→ **Exercise task**:
Please copy the listing below word for word, starting at the line that contains "this 500×500 image." and continuing through the end of the listing. Leave the pictures out of your answer.

→ **Given records**:
....................
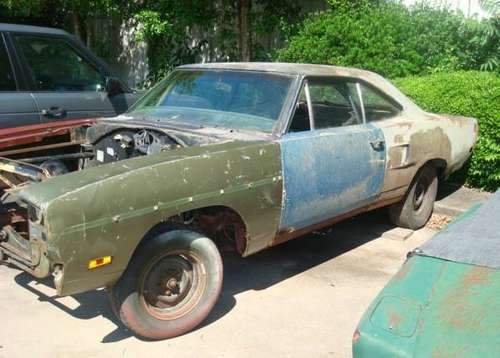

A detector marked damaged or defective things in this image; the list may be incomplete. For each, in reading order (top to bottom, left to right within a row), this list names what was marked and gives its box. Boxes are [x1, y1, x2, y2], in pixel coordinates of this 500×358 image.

rusty car [0, 63, 476, 340]
rusty car [352, 192, 500, 356]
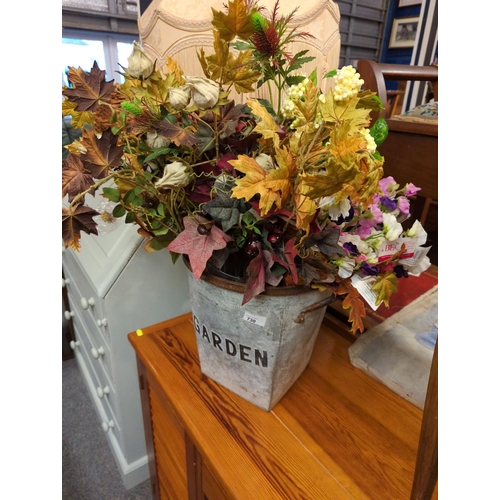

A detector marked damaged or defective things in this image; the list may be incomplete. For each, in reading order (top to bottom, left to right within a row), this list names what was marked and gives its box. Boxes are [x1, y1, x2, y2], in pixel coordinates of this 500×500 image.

rusted metal surface [188, 274, 332, 410]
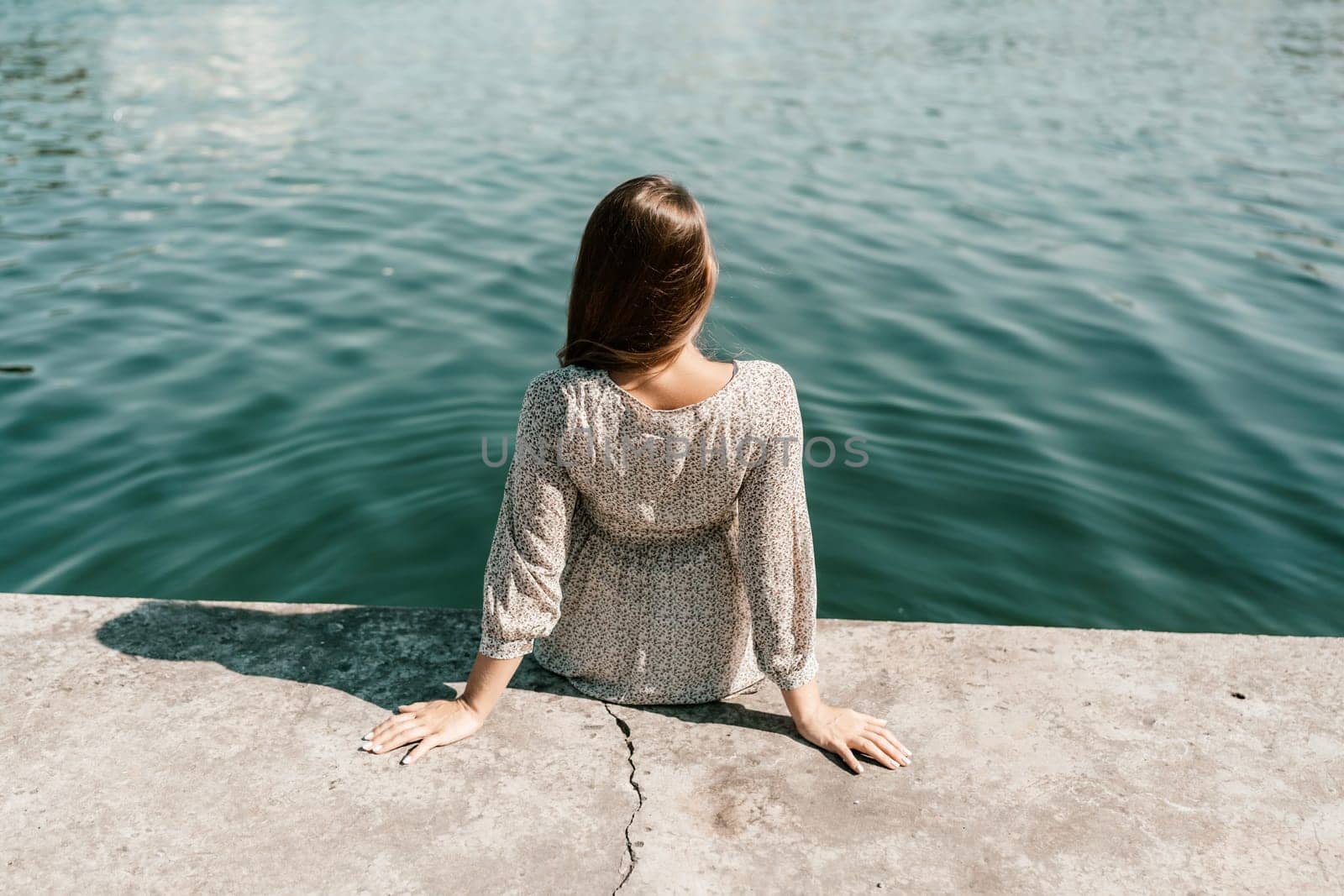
....................
→ **Solution to the problem**:
A detector marked damaged or defective things in this image; the list may be incomplete. For each, in reading order (top to bottom, left to right within a row), this list names what was marked and gives its box. Boxes are [x1, y1, x2, y2], in pixel coordinates of this 500×500 image.

rusted metal surface [188, 274, 332, 410]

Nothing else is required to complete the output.